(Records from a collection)

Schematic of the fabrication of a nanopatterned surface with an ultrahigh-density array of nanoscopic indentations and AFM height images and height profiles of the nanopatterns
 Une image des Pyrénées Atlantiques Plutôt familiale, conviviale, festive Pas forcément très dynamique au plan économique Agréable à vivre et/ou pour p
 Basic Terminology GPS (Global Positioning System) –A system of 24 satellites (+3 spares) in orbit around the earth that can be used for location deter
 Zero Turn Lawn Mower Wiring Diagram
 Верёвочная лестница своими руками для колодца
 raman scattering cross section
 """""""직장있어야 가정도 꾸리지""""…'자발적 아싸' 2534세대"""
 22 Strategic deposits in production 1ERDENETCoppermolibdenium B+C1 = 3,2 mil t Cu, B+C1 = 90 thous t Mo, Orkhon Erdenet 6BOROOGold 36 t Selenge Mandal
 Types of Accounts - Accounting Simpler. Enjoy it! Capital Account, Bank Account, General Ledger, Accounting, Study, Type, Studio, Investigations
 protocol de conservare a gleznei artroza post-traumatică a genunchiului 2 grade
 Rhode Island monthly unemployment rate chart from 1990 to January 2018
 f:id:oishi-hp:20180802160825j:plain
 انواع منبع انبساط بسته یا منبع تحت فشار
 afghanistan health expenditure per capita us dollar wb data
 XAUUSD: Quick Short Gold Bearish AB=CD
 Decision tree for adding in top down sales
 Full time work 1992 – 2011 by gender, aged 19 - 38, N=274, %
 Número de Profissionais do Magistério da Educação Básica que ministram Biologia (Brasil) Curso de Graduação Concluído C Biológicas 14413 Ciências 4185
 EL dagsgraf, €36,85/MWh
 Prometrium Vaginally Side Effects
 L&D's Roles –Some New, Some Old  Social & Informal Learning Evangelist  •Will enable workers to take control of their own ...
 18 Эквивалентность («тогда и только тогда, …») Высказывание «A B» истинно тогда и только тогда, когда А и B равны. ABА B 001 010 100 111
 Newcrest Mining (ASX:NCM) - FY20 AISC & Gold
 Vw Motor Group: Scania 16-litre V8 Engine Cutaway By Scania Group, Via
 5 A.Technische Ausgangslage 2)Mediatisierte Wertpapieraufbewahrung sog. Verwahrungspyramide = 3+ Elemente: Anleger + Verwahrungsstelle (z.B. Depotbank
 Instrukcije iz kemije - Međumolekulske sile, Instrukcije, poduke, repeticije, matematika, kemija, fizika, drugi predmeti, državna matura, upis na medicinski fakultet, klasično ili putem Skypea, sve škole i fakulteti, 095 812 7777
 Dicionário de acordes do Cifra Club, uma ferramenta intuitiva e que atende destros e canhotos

__Exercise__
Repeat the records, every one of them, without any deviation.

__Exercise result__
Schematic of the fabrication of a nanopatterned surface with an ultrahigh-density array of nanoscopic indentations and AFM height images and height profiles of the nanopatterns
 Une image des Pyrénées Atlantiques Plutôt familiale, conviviale, festive Pas forcément très dynamique au plan économique Agréable à vivre et/ou pour p
 Basic Terminology GPS (Global Positioning System) –A system of 24 satellites (+3 spares) in orbit around the earth that can be used for location deter
 Zero Turn Lawn Mower Wiring Diagram
 Верёвочная лестница своими руками для колодца
 raman scattering cross section
 """""""직장있어야 가정도 꾸리지""""…'자발적 아싸' 2534세대"""
 22 Strategic deposits in production 1ERDENETCoppermolibdenium B+C1 = 3,2 mil t Cu, B+C1 = 90 thous t Mo, Orkhon Erdenet 6BOROOGold 36 t Selenge Mandal
 Types of Accounts - Accounting Simpler. Enjoy it! Capital Account, Bank Account, General Ledger, Accounting, Study, Type, Studio, Investigations
 protocol de conservare a gleznei artroza post-traumatică a genunchiului 2 grade
 Rhode Island monthly unemployment rate chart from 1990 to January 2018
 f:id:oishi-hp:20180802160825j:plain
 انواع منبع انبساط بسته یا منبع تحت فشار
 afghanistan health expenditure per capita us dollar wb data
 XAUUSD: Quick Short Gold Bearish AB=CD
 Decision tree for adding in top down sales
 Full time work 1992 – 2011 by gender, aged 19 - 38, N=274, %
 Número de Profissionais do Magistério da Educação Básica que ministram Biologia (Brasil) Curso de Graduação Concluído C Biológicas 14413 Ciências 4185
 EL dagsgraf, €36,85/MWh
 Prometrium Vaginally Side Effects
 L&D's Roles –Some New, Some Old  Social & Informal Learning Evangelist  •Will enable workers to take control of their own ...
 18 Эквивалентность («тогда и только тогда, …») Высказывание «A B» истинно тогда и только тогда, когда А и B равны. ABА B 001 010 100 111
 Newcrest Mining (ASX:NCM) - FY20 AISC & Gold
 Vw Motor Group: Scania 16-litre V8 Engine Cutaway By Scania Group, Via
 5 A.Technische Ausgangslage 2)Mediatisierte Wertpapieraufbewahrung sog. Verwahrungspyramide = 3+ Elemente: Anleger + Verwahrungsstelle (z.B. Depotbank
 Instrukcije iz kemije - Međumolekulske sile, Instrukcije, poduke, repeticije, matematika, kemija, fizika, drugi predmeti, državna matura, upis na medicinski fakultet, klasično ili putem Skypea, sve škole i fakulteti, 095 812 7777
 Dicionário de acordes do Cifra Club, uma ferramenta intuitiva e que atende destros e canhotos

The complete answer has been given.